La mer n’avait pas que des reflets chantants, ce dimanche soir, à Ostende. La Reine des plages, comme le reste du pays, avait revêtu un manteau blanc, même s’il était moins épais que dans d’autres régions du pays.

Mais il y a eu plus de suspense sur les routes pour arriver au casino d’Ostende que dans la salle, au moment de la révélation des résultats du référendum des Sportifs de l’année, le trophée omnisports le plus couru, attribué par l’ensemble des journalistes sportifs professionnels.
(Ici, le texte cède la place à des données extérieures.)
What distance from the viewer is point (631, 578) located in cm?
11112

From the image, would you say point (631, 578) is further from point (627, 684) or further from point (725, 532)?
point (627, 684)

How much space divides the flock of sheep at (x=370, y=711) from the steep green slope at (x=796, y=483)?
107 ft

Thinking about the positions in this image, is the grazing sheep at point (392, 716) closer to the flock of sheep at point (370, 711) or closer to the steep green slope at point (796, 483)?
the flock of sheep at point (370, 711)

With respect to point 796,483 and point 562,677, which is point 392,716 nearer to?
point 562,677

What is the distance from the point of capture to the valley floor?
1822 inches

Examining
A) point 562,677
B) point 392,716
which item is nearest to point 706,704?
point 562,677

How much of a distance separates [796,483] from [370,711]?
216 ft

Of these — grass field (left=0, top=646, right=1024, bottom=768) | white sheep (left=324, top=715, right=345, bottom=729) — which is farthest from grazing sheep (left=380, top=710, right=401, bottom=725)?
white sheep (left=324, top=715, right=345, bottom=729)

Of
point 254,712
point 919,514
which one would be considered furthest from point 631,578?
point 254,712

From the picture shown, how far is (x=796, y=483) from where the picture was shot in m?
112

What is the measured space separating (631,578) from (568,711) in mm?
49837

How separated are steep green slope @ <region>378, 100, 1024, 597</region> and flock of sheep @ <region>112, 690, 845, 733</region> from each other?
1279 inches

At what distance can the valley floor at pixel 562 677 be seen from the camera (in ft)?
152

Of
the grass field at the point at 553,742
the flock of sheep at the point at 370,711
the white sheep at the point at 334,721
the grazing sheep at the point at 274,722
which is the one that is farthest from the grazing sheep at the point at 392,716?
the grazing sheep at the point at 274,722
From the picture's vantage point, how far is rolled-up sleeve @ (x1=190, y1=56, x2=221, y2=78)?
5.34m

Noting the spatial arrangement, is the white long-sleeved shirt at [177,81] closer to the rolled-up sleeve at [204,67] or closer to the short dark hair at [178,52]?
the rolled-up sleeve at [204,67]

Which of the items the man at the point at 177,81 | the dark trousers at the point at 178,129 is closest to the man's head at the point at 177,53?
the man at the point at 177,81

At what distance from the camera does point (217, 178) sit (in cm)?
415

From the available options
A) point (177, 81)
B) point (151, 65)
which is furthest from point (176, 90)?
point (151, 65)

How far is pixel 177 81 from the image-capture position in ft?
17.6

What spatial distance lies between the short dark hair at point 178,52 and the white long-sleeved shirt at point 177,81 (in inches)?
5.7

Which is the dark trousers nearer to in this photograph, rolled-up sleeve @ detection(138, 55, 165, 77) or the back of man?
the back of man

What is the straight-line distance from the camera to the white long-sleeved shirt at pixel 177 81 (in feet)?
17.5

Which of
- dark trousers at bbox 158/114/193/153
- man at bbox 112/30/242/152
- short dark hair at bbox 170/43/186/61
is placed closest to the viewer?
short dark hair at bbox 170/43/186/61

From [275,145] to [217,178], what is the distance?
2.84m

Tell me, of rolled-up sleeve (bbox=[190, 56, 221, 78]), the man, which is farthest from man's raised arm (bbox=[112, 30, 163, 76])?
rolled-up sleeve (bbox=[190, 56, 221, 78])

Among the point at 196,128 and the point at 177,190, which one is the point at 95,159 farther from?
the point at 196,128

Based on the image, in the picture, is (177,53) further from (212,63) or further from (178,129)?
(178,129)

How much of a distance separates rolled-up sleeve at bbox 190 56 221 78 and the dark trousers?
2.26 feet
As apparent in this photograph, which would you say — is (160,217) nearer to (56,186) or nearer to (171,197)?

Un an après la victoire de Sven Nys et Tia Hellebaut, Philippe Gilbert et Kim Clijsters étaient les deux grandissimes favoris de l’édition 2009 et c’est avec quelques rues d’avance qu’ils se sont imposés.

Gilbert avait comme concurrents, dans le tiercé final, Niels Albert, le champion du monde de cyclo-cross, nouveau « golden-boy » de la discipline, et Didier Mbenga, le basketteur des Los Angeles Lakers, premier Belge à remporter le titre NBA dans le plus prestigieux championnat de la planète.
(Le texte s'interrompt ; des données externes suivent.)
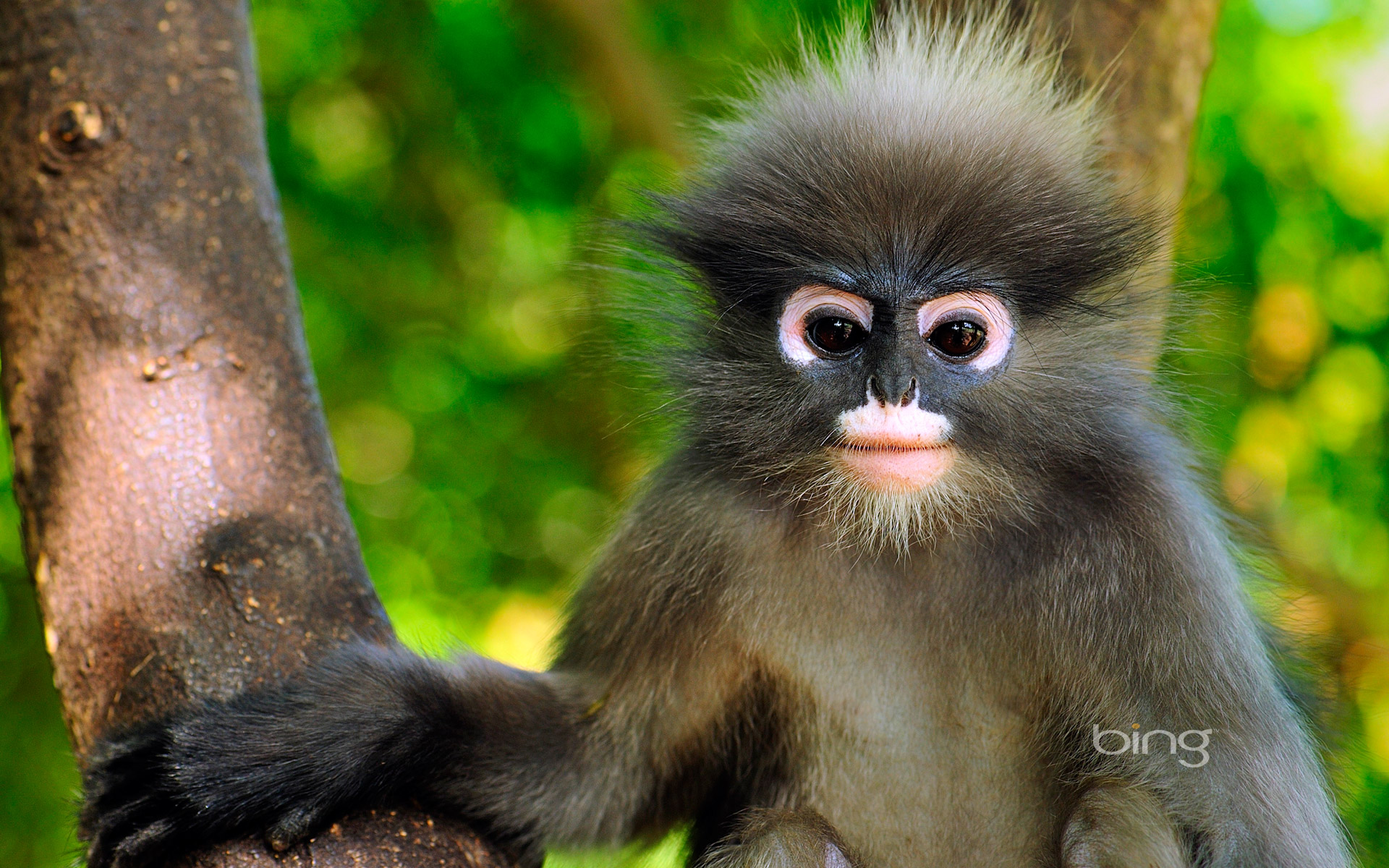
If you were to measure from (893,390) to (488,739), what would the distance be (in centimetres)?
111

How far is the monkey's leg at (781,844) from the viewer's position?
247cm

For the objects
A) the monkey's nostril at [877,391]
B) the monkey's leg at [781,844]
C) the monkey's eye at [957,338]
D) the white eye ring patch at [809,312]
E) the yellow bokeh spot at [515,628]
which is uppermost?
the white eye ring patch at [809,312]

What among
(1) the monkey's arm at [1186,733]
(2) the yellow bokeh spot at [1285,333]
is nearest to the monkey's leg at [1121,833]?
(1) the monkey's arm at [1186,733]

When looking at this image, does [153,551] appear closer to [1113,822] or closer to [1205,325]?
[1113,822]

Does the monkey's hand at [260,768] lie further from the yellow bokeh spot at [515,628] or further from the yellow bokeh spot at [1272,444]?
the yellow bokeh spot at [515,628]

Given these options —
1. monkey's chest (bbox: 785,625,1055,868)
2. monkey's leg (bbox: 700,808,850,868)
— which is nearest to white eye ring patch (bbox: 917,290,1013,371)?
monkey's chest (bbox: 785,625,1055,868)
Mais le Remoucastrien avait des lettres incomparables à présenter. Des victoires à Paris-Tours et au Tour du Lombardie pour terminer la saison et frapper une dernière fois les imaginations, bien sûr, mais aussi une présence quasi ininterrompue aux avant-postes du début à la fin de l’année puisque, au printemps, le leader de la formation Silence-Lotto avait multiplié les places d’honneur au Tour des Flandres (3e), à l’Amstel Gold Race (4e) et à Liège-Bastogne-Liège (4e). Sans oublier son titre de vice-champion de Belgique derrière Tom Boonen.
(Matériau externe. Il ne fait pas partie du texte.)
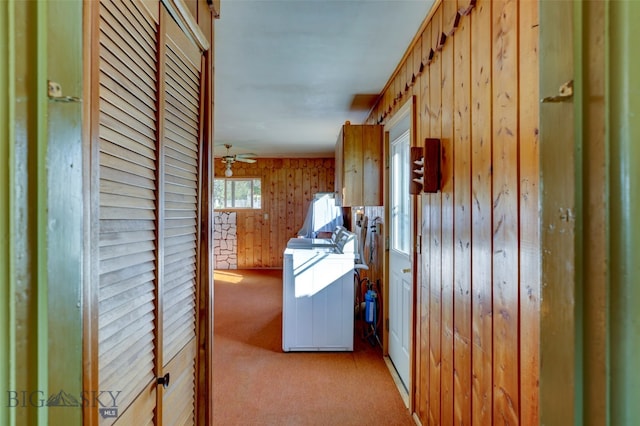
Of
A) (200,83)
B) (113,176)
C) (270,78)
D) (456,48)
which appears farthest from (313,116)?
(113,176)

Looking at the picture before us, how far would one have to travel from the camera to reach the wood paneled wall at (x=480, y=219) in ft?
3.45

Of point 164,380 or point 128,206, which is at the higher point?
point 128,206

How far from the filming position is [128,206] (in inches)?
32.5

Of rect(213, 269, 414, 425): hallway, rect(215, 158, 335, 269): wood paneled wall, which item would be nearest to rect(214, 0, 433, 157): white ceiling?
rect(213, 269, 414, 425): hallway

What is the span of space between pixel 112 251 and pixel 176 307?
1.37ft

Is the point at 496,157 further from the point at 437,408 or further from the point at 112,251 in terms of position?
the point at 437,408

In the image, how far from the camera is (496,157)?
4.00 feet

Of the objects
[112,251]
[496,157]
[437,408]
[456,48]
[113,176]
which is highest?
[456,48]

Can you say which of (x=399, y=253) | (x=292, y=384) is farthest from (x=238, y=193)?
(x=292, y=384)

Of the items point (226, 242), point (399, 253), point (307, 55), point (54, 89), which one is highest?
point (307, 55)

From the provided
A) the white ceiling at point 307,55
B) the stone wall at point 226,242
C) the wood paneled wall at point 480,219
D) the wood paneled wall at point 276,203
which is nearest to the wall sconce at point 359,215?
the white ceiling at point 307,55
De quoi l’autoriser à décrocher pour la première fois cette nouvelle récompense après le Trophée national du Mérite sportif, le Vélo de cristal, le prix AIJC et le Flandrien de l’année. Avec 856 points et 137 premières places sur les quelque 200 votants, le résident monégasque a largement devancé Albert (377 points) et Mbenga (236).

« Je remercie ceux qui ont voté pour moi, mais aussi mes équipiers, a-t-il précisé, visiblement très ému. Si j’étais seul sur la fin, j’ai reçu beaucoup d’aide de leur part dans les 100, 150, voire 200 premiers kilomètres. Je vais m’entraîner dur pour faire aussi bien l’an prochain ! »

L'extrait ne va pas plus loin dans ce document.